Thank you. What is your thinking about New York City and New York State's budget challenges, which are immense, and are partially fueled, in fact, a large part fueled by property tax revenue? What kind of thinking do you have to raise revenue to meet the city's needs?


Shaun Donovan:


Well, Carol, it's not just a question of talking the talk on this. I've actually walked the walk. You know, President Obama asked me to take over the $4 trillion federal budget when we were facing the worst budget deficit since World War II. Folks forget about that after four years of Donald Trump, but by the time I finished as budget director, we'd reduce that deficit faster than any time since World War II, while still making huge investments in healthcare, in housing, in jobs, all of the things we need to invest in right now in New York. So I'm the only candidate who really has the experience to take on this moment of fiscal crisis in the city. And here's what I would do – there are basically three key things. The first is we have a huge opportunity to bring funding from Washington DC. This is like a New Deal moment where trillions of dollars is moving to help the economy recover, to help cities recover.
 And too often we've had mayors who don't know how to go to work and do that. New York sends $23 billion more to Washington than we get back in return and services each year, and as as mayor, I would change that. Fiorello LaGuardia was the most transformational mayor in the city's history because he worked closely with FDR, had a deep relationship, and brought a huge share of the original New Deal to New York. I would do exactly that with this new New Deal moment. So that's one, bring federal funding here.

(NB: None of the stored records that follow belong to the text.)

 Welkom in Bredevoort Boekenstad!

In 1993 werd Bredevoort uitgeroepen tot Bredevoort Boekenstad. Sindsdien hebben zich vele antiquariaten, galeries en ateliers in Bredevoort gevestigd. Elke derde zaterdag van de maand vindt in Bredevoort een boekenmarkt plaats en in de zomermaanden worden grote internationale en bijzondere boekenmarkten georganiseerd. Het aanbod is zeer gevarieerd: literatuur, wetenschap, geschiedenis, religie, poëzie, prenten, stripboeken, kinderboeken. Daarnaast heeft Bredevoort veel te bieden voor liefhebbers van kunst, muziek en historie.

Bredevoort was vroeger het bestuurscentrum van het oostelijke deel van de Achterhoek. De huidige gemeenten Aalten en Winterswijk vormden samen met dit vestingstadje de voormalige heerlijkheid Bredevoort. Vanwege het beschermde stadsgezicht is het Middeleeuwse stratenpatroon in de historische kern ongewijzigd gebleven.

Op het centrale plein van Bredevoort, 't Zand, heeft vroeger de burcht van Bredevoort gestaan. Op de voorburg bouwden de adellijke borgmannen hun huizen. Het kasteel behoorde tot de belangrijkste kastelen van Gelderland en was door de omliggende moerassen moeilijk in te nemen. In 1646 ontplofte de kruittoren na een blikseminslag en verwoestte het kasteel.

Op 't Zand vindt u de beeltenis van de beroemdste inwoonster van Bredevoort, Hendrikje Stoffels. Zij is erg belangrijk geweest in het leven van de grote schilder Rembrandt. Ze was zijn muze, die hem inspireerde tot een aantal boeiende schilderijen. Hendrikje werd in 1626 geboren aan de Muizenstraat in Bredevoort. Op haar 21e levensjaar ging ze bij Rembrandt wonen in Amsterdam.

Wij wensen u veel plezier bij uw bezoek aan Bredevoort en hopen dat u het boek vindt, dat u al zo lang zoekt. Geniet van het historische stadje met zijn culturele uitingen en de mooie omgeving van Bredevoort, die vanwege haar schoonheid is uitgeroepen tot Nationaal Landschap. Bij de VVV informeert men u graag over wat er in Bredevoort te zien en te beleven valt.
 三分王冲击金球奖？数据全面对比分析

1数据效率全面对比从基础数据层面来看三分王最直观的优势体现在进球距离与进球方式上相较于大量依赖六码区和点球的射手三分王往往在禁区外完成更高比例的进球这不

Second, we need to make sure we're actually running government more effectively and efficiently. We did that under Mayor Bloomberg, but we've seen a dramatic increase in the number of city employees even while the city was shrinking. And so we have to be more effective and efficient investing in what's key, but also making government work better with technology. Make it simpler and more easily accessible for co-ops and condos.

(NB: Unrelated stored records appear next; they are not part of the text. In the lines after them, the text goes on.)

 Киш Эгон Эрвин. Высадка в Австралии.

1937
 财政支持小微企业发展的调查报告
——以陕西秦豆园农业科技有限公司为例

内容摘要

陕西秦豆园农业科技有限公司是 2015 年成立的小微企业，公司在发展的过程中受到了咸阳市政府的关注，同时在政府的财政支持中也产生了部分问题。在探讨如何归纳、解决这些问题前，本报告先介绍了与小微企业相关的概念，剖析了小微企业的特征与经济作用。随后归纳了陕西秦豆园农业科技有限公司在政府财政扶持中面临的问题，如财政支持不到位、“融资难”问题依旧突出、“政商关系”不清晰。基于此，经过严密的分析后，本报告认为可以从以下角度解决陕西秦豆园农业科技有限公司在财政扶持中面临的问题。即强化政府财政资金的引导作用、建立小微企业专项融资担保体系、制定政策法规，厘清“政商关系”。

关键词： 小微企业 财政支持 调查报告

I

And then the third thing is we have to find smart ways to bring revenues – not to raise property taxes, but to make the system more equitable and fair. I do think we should reverse the Trump tax cuts in Washington and get more revenue from DC, but we also have a huge opportunity with congestion pricing, with value capture like we did on the far West side, where we built out the whole number seven subway extension, just with revenues that the city raised from that new construction. And so we have real opportunities to be able to find innovative ways to raise revenues without increasing the tax burden on our co-ops and condos.


Carol Ott:


Thank you very much. If you have any final statements you would like to make to the audience of co-ops and condos that are listening, I would appreciate hearing them. 


Shaun Donovan:


Well, Carol, I would just say this: it's the most consequential election of our lifetimes. This is the time to rebuild from a health pandemic, an economic pandemic, a pandemic of inequality in our city. And I'm the only candidate with the deep experience leading again and again, through crisis. Whether it's in the wake of 9-11 as Housing commissioner, whether it was in the midst of the worst housing crisis of our lifetimes as HUD secretary, rebuilding from Sandy, when President Obama asked me to lead the recovery. And also, as I said, leading through the worst budget deficit we'd seen since seen since World War II and sitting side by side with Dr. Fauci in this situation room to recover from Ebola and Zika. So no one in this race has the deep experience I do to be able to repair and rebuild our city at this moment where we need exactly that kind of leadership. So thank you. Thank you for having me. I look forward to working from City Hall closely with co-ops and condos across the city, and to being your partner at City Hall.